La legalidad del uso de la fuerza entre Estados se rige por la Carta de la ONU y sólo hay dos excepciones que lo permiten: que el Consejo de Seguridad lo autorice y que sea en legítima defensa, individual o colectiva, tras sufrir un ataque armado. Ninguna de estas dos condiciones se cumplió en el ataque del 28 de febrero.
Tras quedarse sin argumentos, entre ellos el que Irán estaba muy cerca de tener un arma nuclear, Donald Trump en EE. UU. ha tratado de justificaron sus acciones como un ataque "preventivo", porque según su percepción Irán iba a atacar antes; sin embargo, esta justificación se derrumba al analizar los requisitos del derecho internacional.

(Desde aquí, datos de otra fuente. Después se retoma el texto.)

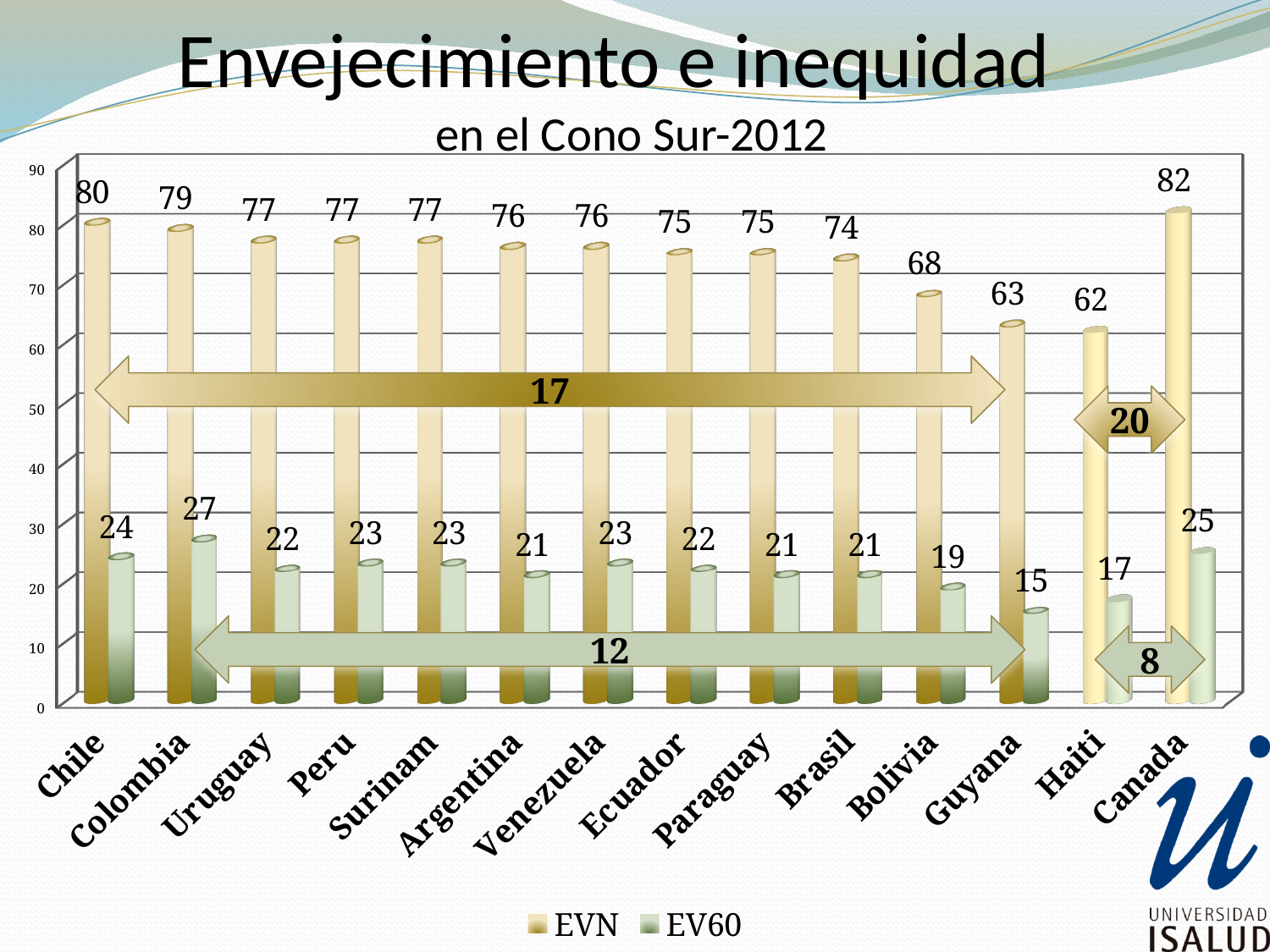
Which country has the lowest EVN value? Haiti Which country has the lowest EV60 value? Guyana What is the EV60 value for Haiti? 17 Which country has the highest EVN value? Canada Which is larger, the EV60 value for Chile or the EV60 value for Canada? Canada What kind of chart is shown on the slide? Bar chart What is the EV60 value for Colombia? 27 How many series does the legend list? 2 How many countries are shown on the x axis? 14 What is the difference between the EVN values of Canada and Haiti? 20 What is the EVN value for Chile? 80 What is the EVN value for Bolivia? 68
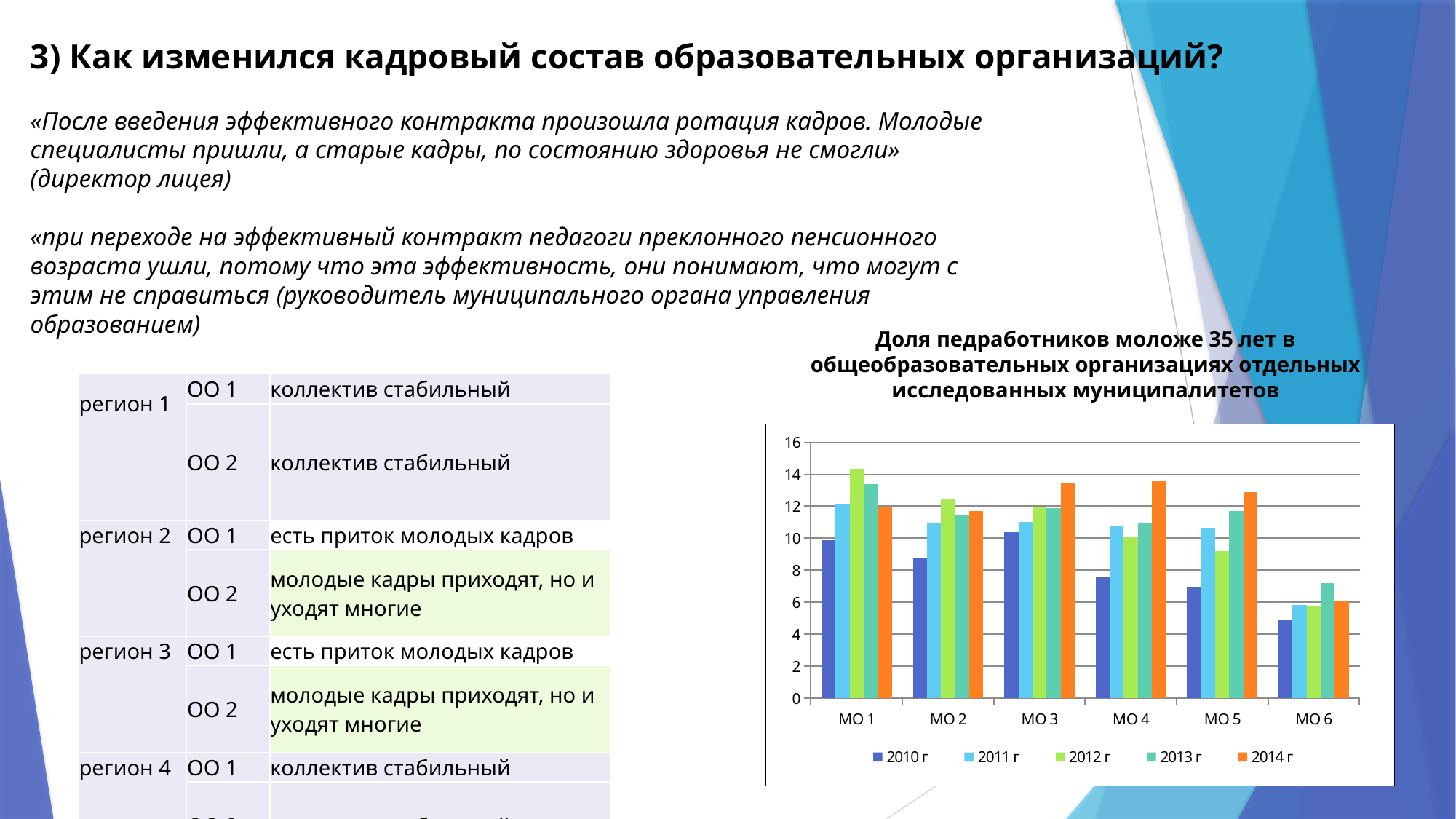
Is the value for МО 4 in the 2014 г series greater or less than 12? greater Is the value for МО 1 in the 2012 г series greater or less than 12? greater How many series does the chart legend list? 5 How many municipalities (МО categories) are shown on the x axis of the chart? 6 Does the 2010 г series rise or fall from МО 3 to МО 6? fall What is the first entry in the chart legend? 2010 г Is the value for МО 6 in the 2010 г series greater or less than 6? less Which municipality has the lowest value in the 2010 г series? МО 6 What kind of chart is shown on the slide? bar chart In the 2010 г series, which is larger: the value for МО 1 or the value for МО 6? МО 1 For МО 5, which is larger: the 2012 г value or the 2014 г value? 2014 г Which municipality has the highest value in the 2012 г series? МО 1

Por otro lado, la Carta de la ONU, en su artículo 2(4), prohíbe el uso de la fuerza contra la "integridad territorial o la independencia política de cualquier Estado". Un ataque con el objetivo declarado de lograr un "cambio de régimen", como sugirieron las declaraciones de líderes estadounidenses e israelíes, es una violación aún más grave de este principio fundamental de soberanía y no intervención .
El secretario general de la ONU, António Guterres, declaró explícitamente ante el Consejo de Seguridad que los ataques violaban el derecho internacional y la Carta de la ONU, ya que al no darse las condiciones para la legítima defensa (art. 51) ni existir mandato del Consejo de Seguridad, el ataque constituye una violación directa de la prohibición del uso de la fuerza (art. 2.4) y del principio de solución pacífica de controversias (art. 2.3).
Las violaciones de derecho internacional en este conflicto va mucho más allá de la Carta de la ONU, ya que esos ataques han desencadenado una serie de transgresiones graves, especialmente en el ámbito del derecho internacional humanitario (DIH) y han afectado principios de soberanía con implicaciones para el derecho del mar.
El DIH, que rige la conducta de las partes en un conflicto armado, se ha visto gravemente vulnerado, principalmente por los ataques que no distinguen entre objetivos militares y civiles. El caso más atroz fue el bombardeo de una escuela en Irán, donde murieron casi un centenar de niñas.
Mientras la mayoría de los países del mundo plantean un nuevo orden global basado en los principios de coexistencia pacífica, el fortalecimiento de las instituciones de diplomacia multilateral y el derecho internacional, EE. UU. propone el camino contrario, que se imponga la ley del más fuerte y eso es inaceptable si queremos seguir existiendo como civilización.
Antes de que sea demasiado tarde, debemos convocar a un diálogo global y a una nueva declaración de las Naciones Unidas, 84 años después, porque la alternativa es darle la razón a Thomas Hobbes de que el hombre es un lobo para el hombre y, por tanto, la destrucción de la raza humana.